*Source*:
§
The Git CodingGuidelines prefer the $( ... ) construct for command
substitution instead of using the back-quotes, or grave accents (`..`).
The backquoted form is the historical method for command substitution,
and is supported by POSIX. However, all but the simplest uses become
complicated quickly. In particular, embedded command substitutions
and/or the use of double quotes require careful escaping with the backslash
character. Because of this the POSIX shell adopted the $(…) feature from
the Korn shell.
The patch was generated by the simple script
for _f in $(find . -name "*.sh")
do
sed -i 's@`\(.*\)`@$(\1)@g' ${_f}
done
Signed-off-by: Elia Pinto <[email protected]>
---
t/t1401-symbolic-ref.sh | 2 +-
1 file changed, 1 insertion(+), 1 deletion(-)
§
*Problem set*:
1: Answer from the command-substitution patch:
(a) From which shell did the POSIX shell adopt the $(…) feature?
(b) Which file does the patch change?
(c) Which command does the script use to locate the files it edits?
2: Pick up the command-substitution patch after its final line and carry it on from there.

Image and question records
§
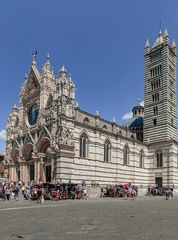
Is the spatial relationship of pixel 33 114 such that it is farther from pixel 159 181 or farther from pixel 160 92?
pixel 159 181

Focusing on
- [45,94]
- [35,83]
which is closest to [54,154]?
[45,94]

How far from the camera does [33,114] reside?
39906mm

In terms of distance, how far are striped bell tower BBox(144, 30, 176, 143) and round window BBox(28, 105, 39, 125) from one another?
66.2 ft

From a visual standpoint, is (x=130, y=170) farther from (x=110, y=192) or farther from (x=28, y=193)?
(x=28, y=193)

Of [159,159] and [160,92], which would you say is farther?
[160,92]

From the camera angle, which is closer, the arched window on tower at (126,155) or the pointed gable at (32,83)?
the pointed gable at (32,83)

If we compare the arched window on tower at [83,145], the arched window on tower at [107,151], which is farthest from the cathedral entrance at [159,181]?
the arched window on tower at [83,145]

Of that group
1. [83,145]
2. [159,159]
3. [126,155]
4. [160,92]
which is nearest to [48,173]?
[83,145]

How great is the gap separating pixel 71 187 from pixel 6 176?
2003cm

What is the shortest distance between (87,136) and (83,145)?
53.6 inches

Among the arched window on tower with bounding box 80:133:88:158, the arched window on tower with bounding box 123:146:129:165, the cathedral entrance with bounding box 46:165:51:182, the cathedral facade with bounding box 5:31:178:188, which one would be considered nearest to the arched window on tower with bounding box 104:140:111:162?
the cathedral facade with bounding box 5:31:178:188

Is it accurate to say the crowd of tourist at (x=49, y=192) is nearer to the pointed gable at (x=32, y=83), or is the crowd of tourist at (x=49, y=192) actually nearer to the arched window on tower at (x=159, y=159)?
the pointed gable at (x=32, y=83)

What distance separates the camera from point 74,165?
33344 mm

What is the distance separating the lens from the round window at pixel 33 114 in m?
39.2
§
*The answers*:
1:
(a) The Korn shell.
(b) t/t1401-symbolic-ref.sh
(c) find . -name "*.sh"

2:
diff --git a/t/t1401-symbolic-ref.sh b/t/t1401-symbolic-ref.sh
index 36378b0..6ea8985 100755
--- a/t/t1401-symbolic-ref.sh
+++ b/t/t1401-symbolic-ref.sh
@@ -29,7 +29,7 @@ reset_to_sane
test_expect_success 'symbolic-ref refuses bare sha1' '
echo content >file && git add file && git commit -m one &&
- test_must_fail git symbolic-ref HEAD `git rev-parse HEAD`
+ test_must_fail git symbolic-ref HEAD $(git rev-parse HEAD)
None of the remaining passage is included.